Jade Sandstedt, a PhD student in the Angus McIntosh Centre for Historical Linguistics, has been awarded the R. H. Robins student prize by the Philological Society of Great Britain
The Prize is awarded annually for the best article on a linguistic topic involving the study of languages through their history, structure, or relationships with other languages.
Jade's article discusses how we can use modern theories about phonology (the systems of sounds and how they pattern in languages) to investigate historical sound systems from written texts such as manuscripts and inscriptions of runes. His paper provides a new analysis of (until now) understudied vowel harmony patterns in dialects of Norwegian that were spoken in the 12th to 14th centuries.

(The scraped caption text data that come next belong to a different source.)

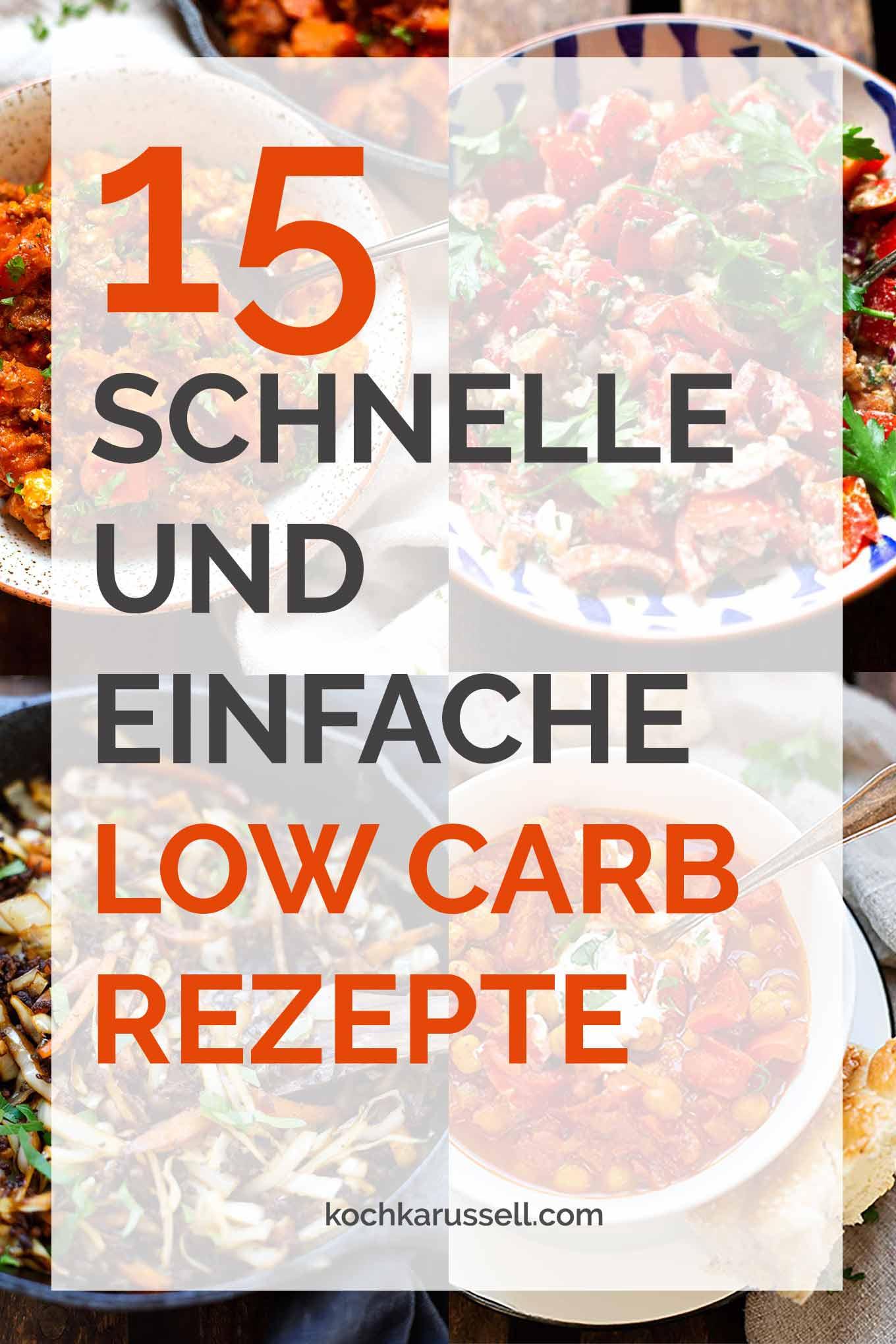 15 schnelle und einfache Low Carb Rezepte für einen leichten Start ins Jahr. Kochkarussell - dein Foodblog für schnelle und einfache Feierabendküche. #lowcarb #schnellundleicht #feierabendküche #kochkarussell
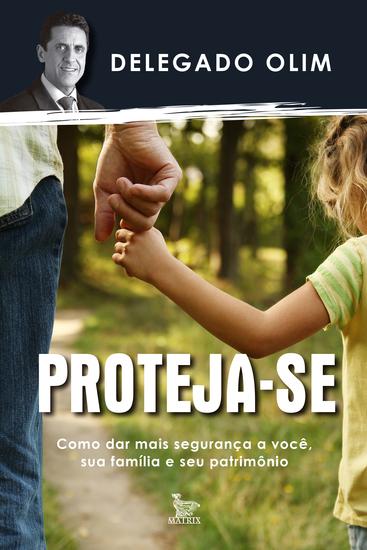 Proteja-se - como dar mais segurança a você sua família e seu patrimônio - cover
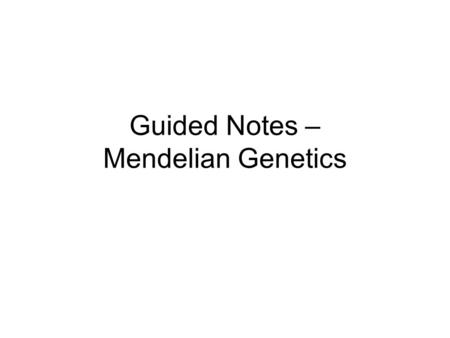Guided Notes – Mendelian Genetics. Let's start with the basics! Offspring share _______________ or characteristics with their parents. Genetics explains.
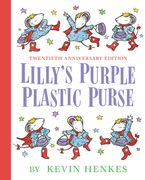 Lilly's Purple Plastic Purse 20th Anniversary Edition Hardcover  by Kevin Henkes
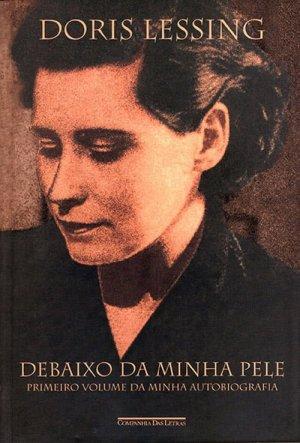 Doris Lessing, Debaixo de Minha Pele (1997)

Vowel harmony is a process found in many languages whereby vowels that are near one another (e.g. within the same word) tend to share a given property. For example, the tongue or lips may need to be in a similar position to produce all vowels in a given word. Vowel harmony can be found in modern languages such as Turkish and Korean; the focus of Jade's PhD is to study geographic variation and historical changes in Old Norwegian vowel harmony. His aim is to develop better techniques that will allow us to use old texts to understand how now-extinct versions of languages may have sounded to the speakers at the time.
As well as a cash prize, Jade will be given the opportunity to publish his paper in the Transactions of the Philological Society (the Society's high-impact journal). It's a hugely prestigious award and we are all extremely proud of Jade for this fantastic achievement!